While continuing to teach at NSU, in 1976-77, he volunteered his personal time as a courtesy, to return to the football field as the Head Football Coach for the Natchitoches Academy Trojans. That year became a very special year for him and his team. The Trojan’s were District Champs in Football that year and went on to play in the State Championship game in Football.
During his tenure at Northwestern, he wrote and published many papers on Health, Physical Fitness, and Athletic Wellness.
Starting 1981 Dr. Howell held an average of two Holistic Health Seminars a week for teachers, businesses, industries, clubs, and church organizations all over North and Central Louisiana before retiring from Northwestern State University in 1986.
In 1988, he went back to work as Vice President of Academic Affairs at Baptist Christian College, in Shreveport, Louisiana.

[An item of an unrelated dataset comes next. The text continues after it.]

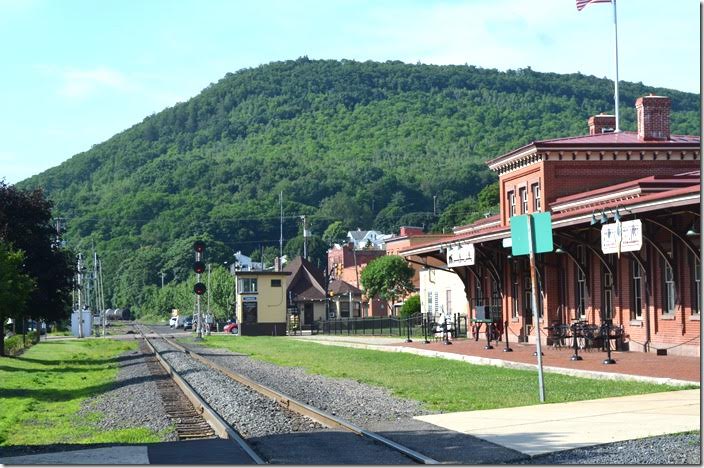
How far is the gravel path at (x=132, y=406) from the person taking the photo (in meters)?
18.3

He continued his love of teaching and coaching at some of the local high schools and Middle Schools: 1989-91 St. Mary’s High School, Natchitoches, Louisiana; 1991-1995 Many High School, Many, Louisiana; 1995-1997 Negreet High School, Negreet, Louisiana; 1997 Rusheon Middle School, Bossier City, Louisiana. During his time in Sabine Parish he was awarded “Sabine Parish Teacher of the Year” in 1996.
In 1999 he was on the committee that spearheaded the building of the Jack Clayton Plaza at Northwestern State University. He was very proud of this project. In October of 2000, he received the “Northwestern State University President’s Distinguished Service Award.” In 2003, he was inducted into the “Northwestern State University Graduate N Club Hall of Fame.”

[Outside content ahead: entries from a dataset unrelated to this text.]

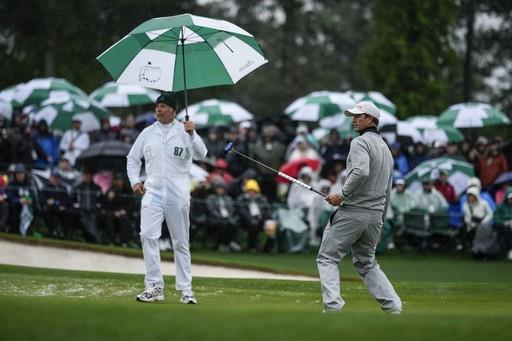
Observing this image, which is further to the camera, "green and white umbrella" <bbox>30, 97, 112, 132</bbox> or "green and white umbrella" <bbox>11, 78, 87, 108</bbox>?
"green and white umbrella" <bbox>11, 78, 87, 108</bbox>

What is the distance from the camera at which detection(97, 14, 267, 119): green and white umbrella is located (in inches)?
468

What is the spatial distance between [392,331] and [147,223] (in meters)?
4.07

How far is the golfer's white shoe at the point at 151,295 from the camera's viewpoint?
36.3 feet

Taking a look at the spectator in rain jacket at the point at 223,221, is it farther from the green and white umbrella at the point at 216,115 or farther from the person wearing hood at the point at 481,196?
the green and white umbrella at the point at 216,115

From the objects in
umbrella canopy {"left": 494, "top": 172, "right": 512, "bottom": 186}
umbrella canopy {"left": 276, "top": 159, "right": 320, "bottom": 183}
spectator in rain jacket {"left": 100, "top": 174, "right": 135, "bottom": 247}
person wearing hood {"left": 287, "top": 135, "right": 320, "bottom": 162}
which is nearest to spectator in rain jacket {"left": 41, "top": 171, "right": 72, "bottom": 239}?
spectator in rain jacket {"left": 100, "top": 174, "right": 135, "bottom": 247}

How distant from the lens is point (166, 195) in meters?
11.3

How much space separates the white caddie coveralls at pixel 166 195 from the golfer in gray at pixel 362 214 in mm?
1592

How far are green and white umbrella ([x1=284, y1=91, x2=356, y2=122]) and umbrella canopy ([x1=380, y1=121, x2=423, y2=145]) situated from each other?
4.30ft

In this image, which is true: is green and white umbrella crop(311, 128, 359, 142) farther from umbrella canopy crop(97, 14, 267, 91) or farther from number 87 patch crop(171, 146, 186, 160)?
number 87 patch crop(171, 146, 186, 160)

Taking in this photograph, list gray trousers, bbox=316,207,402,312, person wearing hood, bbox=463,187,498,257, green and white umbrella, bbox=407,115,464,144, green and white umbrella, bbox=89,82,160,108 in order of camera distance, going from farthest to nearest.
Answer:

Dr. Howell continued teaching college courses part-time at NSU until a stroke debilitated his health in 2002.
“Slim” as he was called by his friends, was always doing construction projects on his house himself. He tore down a school for the lumber, that he used to add rooms and remodel his home. He loved building, and that never changed even after his stroke, always directing the projects from that point on. One of his favorite football quotes that He always believed in and said was, “Meet strength with strength, and let weakness take care of itself. “ We believe that he lived his life this way.
He was loved by his family, players, and friends and will be greatly missed.

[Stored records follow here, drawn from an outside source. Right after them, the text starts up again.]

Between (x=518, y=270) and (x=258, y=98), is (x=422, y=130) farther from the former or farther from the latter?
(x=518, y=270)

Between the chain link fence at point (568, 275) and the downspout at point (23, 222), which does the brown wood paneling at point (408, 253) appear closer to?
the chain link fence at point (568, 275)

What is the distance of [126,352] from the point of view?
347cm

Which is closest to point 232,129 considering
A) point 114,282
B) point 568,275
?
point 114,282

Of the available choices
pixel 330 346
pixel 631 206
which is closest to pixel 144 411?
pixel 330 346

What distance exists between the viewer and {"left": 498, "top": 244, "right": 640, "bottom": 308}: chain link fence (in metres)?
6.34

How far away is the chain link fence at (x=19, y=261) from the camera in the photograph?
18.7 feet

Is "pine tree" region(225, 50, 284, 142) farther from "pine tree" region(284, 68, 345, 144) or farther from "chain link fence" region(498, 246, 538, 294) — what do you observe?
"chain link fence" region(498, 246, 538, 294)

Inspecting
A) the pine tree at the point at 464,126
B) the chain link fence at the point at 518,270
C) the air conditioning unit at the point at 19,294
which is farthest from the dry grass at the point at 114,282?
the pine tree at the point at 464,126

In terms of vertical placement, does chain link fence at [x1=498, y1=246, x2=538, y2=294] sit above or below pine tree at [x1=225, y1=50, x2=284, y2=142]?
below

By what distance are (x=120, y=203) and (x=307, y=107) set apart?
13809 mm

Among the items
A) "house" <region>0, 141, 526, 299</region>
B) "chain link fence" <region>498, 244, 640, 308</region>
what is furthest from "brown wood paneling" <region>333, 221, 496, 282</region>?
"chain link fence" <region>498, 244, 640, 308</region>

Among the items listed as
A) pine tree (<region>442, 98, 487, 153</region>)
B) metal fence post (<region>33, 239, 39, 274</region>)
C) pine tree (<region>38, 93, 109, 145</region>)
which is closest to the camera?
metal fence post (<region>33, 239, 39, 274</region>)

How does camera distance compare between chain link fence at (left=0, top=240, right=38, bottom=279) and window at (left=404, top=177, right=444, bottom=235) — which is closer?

He is preceded in death by his parents, Fred and Margaret Maddox Howell; his brothers and sisters, Jack, Lillie Bea, Claude, Floyd, Fred, Minnie Lea and Paul Howell and his wife, Joyce Ray Dickinson Howell.
He is survived by three children, Becky Eve Howell Morreale married to Angelo P. Morreale of Shreveport, LA, Fred E. Howell of Natchitoches, LA, and Alan D. Howell of Natchitoches, LA, one grandchild Alexis M. Morreale of Shreveport, LA., sister-in-law, Deanie Israel, brother-in-law Ken Dickinson and wife Celia, and many loving nieces, nephews and cousins, whom he always cherished greatly.